● Problem statement: Can you copy each line of the data below word for word?

═════ Material provided ═════

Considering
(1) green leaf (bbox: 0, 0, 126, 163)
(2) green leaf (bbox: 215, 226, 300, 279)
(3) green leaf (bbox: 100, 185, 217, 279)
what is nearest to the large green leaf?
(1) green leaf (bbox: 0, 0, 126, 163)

═════

● Result of the task:
Considering
(1) green leaf (bbox: 0, 0, 126, 163)
(2) green leaf (bbox: 215, 226, 300, 279)
(3) green leaf (bbox: 100, 185, 217, 279)
what is nearest to the large green leaf?
(1) green leaf (bbox: 0, 0, 126, 163)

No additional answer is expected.